彼、若しくは彼女が卵なり子供なりを守っているなら避けた方がいいのだが、主要な街道から離れているとはいえこのまま放置するのは危険だ。
(あなたに会えるとは思ってもみなかったわ!)
落ち着かない様子の相手をどうしようかと考えている時に、懐かしい声が聞こえた。というか感じた。アリアの神通力のような不快なものを感じる。
「覚えが正しければテレサだと思うが・・・ こんなにトカゲっぽかったか?」
(よかった!覚えていてくれて・・・ 今はこの子に取り憑いて機会を伺っていたのです。)
何か事情があるようだが、どう考えてもお化けだ。彼女は俺が勇者として魔王を倒した時の友人だ。当時は回復役としてパーティーを組んでいた。しかし、激化する戦闘についてこれず、彼女の護衛として一緒に旅をしていたアロスと寿退社的にパーティーを去った人物だ。その後コズルイデス3世に兵の指南役として拾われ、俺の討伐要員として派遣されてきた。二人は命令に従うフリをして追っ手が近いことを教えてくれたのだが、ちょうど良いのでその時に口裏をあわせて死んだ事にして貰った。手ぶらでは信じて貰えないだろうからと証として愛刀を託した。彼らはその後に英雄として行く先々で名前を聞くことになった。そんな彼女がなぜこんなところで彷徨っているかわからない。
「機会って・・何さ?」
(・・・アロスが怨嗟から魔人になりました。メアルが結界を張ってくれたので彼はここから動けません。ですが、その結界も時が経ち弱まっています。このままでは彼は解き放たれ、たくさんの人を殺めるでしょう・・・ )
メアルとは勇者として旅をしていた時に出会った結界師だ。凄腕かつ美人と評判で、各地を旅しながら実体を持たないモンスターや悪霊やらを倒して廻っていた人物だ。テレサとは馬があったようで使魔でやりとりしていた。
「・・・何があった?」
(あなたと別れた後に私たちは魔王を倒した英雄としてプロパガンダに使われました。アロスは戦争の道具になることを嫌がり国を出ようとしましたが、私が捕まってしまい逃げられなくなりました。彼と逃げる算段をするための手紙を姫が王に隠れて届けてくれたのですが・・・ それが侍女から密告されて幽閉されてしまいました。それから程なく私は王に汚され、彼の元に戻れないと悟り自害しました。王は思い通りにならなかった事に憤慨し、私の故郷へ兵を送り皆殺しにしたそうです。その事件で私が死んだことをアロスが知りました。故郷と私を同時に失った彼は心を無くして魔人になったのです。)
「・・・・・すまん。俺があの時・・あの時逃げずにあいつを殺しておけば良かった!」
(いいえ、あなたは魔王討伐の栄誉よりも姫の気持ちを取りました。誰でも出来ることではありません。)
「姫も幽閉されたんだろ?あの時恨まれてでも殺しておけば!!」
久しぶりに感情らしい感情が体をめぐる。収まらない怒りが腹のなかで渦を巻き、気持ち悪さが込み上げる。針で刺されたように肌がチリチリと痛み、呼吸が乱れる。
(あれでも一国の王。あなたが殺めていれば、権利を狙うものや改革を目指すもので混乱し、より多くの人が亡くなったでしょう。それに、誰も未来を見ることはできません。あの時はあれが最善だったのです。)
被害者にこう言われてしまえばもはや言える事は無い。トカゲの顔からは感情が読み取れないが、穏やかな声には優しさが溢れていた。
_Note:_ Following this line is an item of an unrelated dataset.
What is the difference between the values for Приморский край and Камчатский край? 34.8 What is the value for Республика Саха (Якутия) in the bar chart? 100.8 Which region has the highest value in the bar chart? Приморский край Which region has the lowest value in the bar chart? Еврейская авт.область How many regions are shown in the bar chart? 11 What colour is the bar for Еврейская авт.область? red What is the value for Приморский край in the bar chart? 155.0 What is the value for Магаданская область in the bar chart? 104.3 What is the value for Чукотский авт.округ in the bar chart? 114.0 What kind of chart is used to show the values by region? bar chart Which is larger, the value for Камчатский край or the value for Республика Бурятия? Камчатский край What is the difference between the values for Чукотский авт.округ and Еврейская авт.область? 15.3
「すまない・・・ こんなことになっているなんて知らなかったんだ。俺はどうしたら良い? どんな結界だったかを教えてくれれば恐らく張り直せると思う。」
こちらの問いかけにテレサは首を振り、悲しそうに口を開いた。
(いいえ、楽にしてあげてください。憎しみだけで存在しています。もう彼では無いのは理解していますが、彼の姿で人を襲わせる訳にはいきません。)
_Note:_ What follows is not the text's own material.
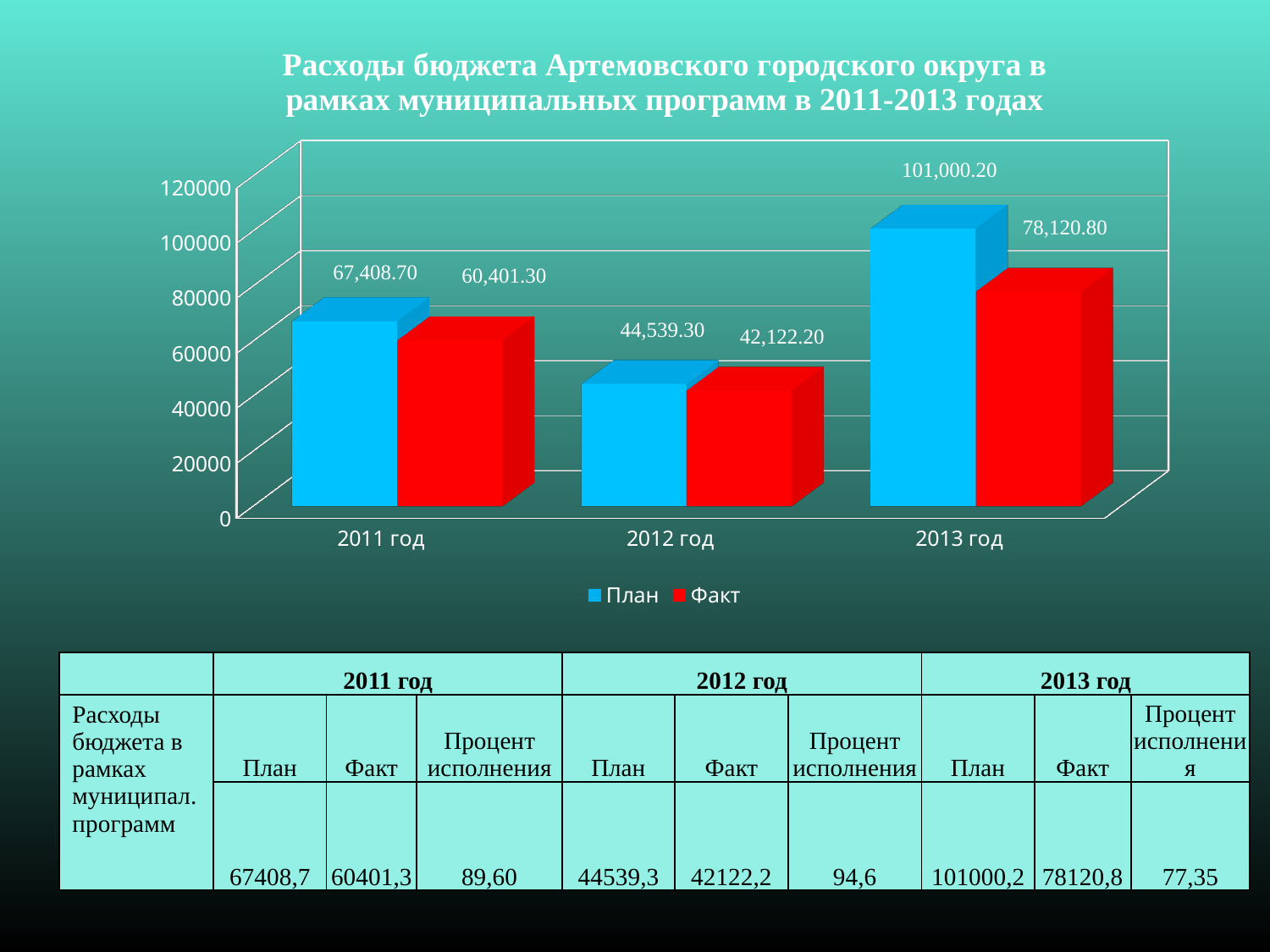
How many years are shown on the x axis? 3 In which year is the План value highest? 2013 год Is the Факт value for 2013 год greater or less than 80000? less What kind of chart is shown on the slide? bar chart What is the difference between План and Факт for 2011 год? 7,007.40 What is the value of Факт for 2012 год? 42,122.20 How many series does the legend list? 2 What is the value of Факт for 2013 год? 78,120.80 What is the difference between План and Факт for 2013 год? 22,879.40 Which is larger for 2012 год, План or Факт? План What is the value of План for 2011 год? 67,408.70 In which year is the Факт value lowest? 2012 год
アロスは正義感が強く、他を助けるために命を捨てる事の出来る稀有な男だった。テレサにベタ惚れだったが、俺を一人で死地に向かわせる訳にはいかないと最後まで付いてこようとしていた。しかし、俺の拳による説得でようやく諦めテレサと一緒に帰路についた。追っ手として刀を託し別れる時にも、こちらの心配ばかりしていた。そんなお人好しが魔人とは・・・
「分かった、案内してくれ。」
(申し訳ありません。二重の結界の内側に私は入れません・・・ 森の中心に彼がいますので排除してください。)
確かに取り憑いているとはいえ幽体の彼女が結界の中を自由に行き来できるわけがない。道案内がなくてもそこまで大きな森ではないためなんとかなりそうだ。
「分かった。行ってくる。」
(私も近づけないですからどうなっているかわかりません、気をつけて。)
天気の良い昼下がり、少しの違和感を感じつつも旧友に会うために重い足取りで森の中に踏み出した。
馬車・・・もとい人力車ではモンスターを置いて森に入っていったジョンを心配しますが、アリアの一言でただのお茶会モードに切り替わりました。
「大丈夫!あいつ殺せないから!」
ミチは”待て”を命令されているのでそわそわしていますが、それ以外の全員が妙に納得して談笑を開始しました。ちなみにアリアの耐久力は一般人と同じです。